*** Opening PROVIDED DATA ***

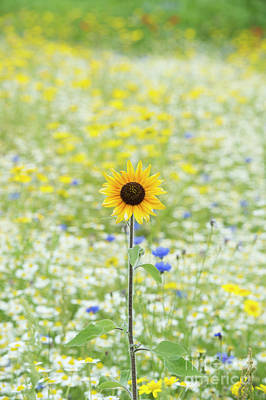 Photograph -  Lone Sunflower In A Wildflower Meadow by Tim Gainey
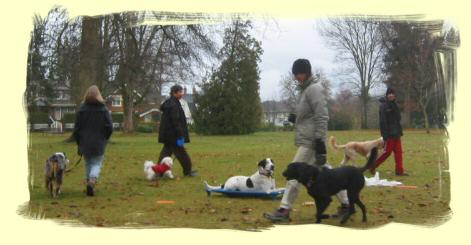 Puppy Training Maple Ridge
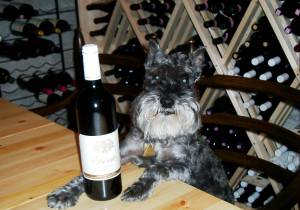 Otis the Wine Dog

*** Closing PROVIDED DATA ***

• [AIM OF THE EXERCISE] Are you able to set down all the lines above exactly, without any pictures?

• [COMPLETED TASK]
 Photograph -  Lone Sunflower In A Wildflower Meadow by Tim Gainey
 Puppy Training Maple Ridge
 Otis the Wine Dog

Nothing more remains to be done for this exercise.